- Operation Muharram: Part of Iran–Iraq War
| Date | 1–6 November 1982 |
| Location | Dehloran, Iran |
| Result | Iraqi defensive victory Iraq repulsed Iranian offensives in the direction of Al-Amarah; Iran captures Musiyan, Dehloran road, Abu Shirin and Bayat oil facilities; Iranian offensive had small gains; Iranian offensive failed to penetrate deep into Iraq; |

Belligerents
- Iran: Iraq

Casualties and losses
- 4,000 killed 70 tanks and 40 artillery pieces lost: 3,000 killed 3,500 captured

= Operation Muharram =

1982 Iran–Iraq War operation

Operation Muharram (Persian: عملیات محرم) was a series of four Iranian operations in Amara area which failed to penetrate deep into Iraq and only had small gains. It was conducted during the Iran–Iraq War by the command of Hasan Bagheri. Iraq managed to repulse Iranian offensives in the direction of Al-Amarah.

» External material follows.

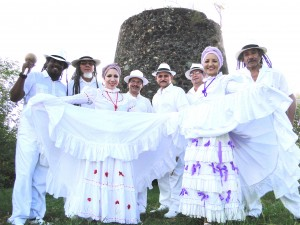 The image of the band Hijos de Agüeybaná from Puerto Rica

It was started on 1 November 1982 at 22:08 o'clock with the code of "La-Hawla wa La-Qowwatah Ela Bellah; Ya Zeinab-Kobra (S)". The goal of this operation was "liberation of Iran's occupied lands in the vicinity of frontier mountains of Jabal-al-Hamrain in the south of Dehloran and the region which was between Fakkeh till Dehloran city.

Operation Muharram is known as one of exterritorial operations of Iran, too; because, advance in the territory of Iraq was planned as well as liberation plan of Iran's occupied lands. Operational area of Muharram was limited from the east to Doyrej river, and from the west to the frontier highlands of Jabal-al-Hamrain and Jabal-al-Fuqi. The operation was regarded as the continuation of Operation Fath ol-Mobin that could complete its goals by winning in that.

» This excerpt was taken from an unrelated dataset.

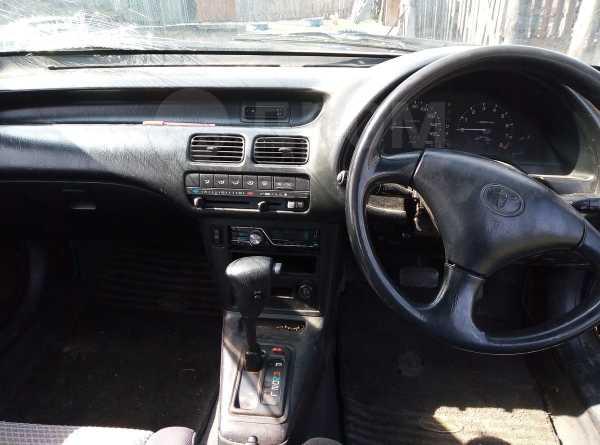Toyota Cynos, 1992 год, 75 000 руб.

Iranian newspapers claimed that at the end of Operation Muharram, Iran succeeded to free the highlands 400/298, Bayat oil territory, Anbar river, Chamsari police station, Musian and other returns, among freeing 550 kilometers of Iran's lands, capturing 2,350 Iraqis, and 6000 Iraqis were killed/injured; plus other casualties to Iraqi Army.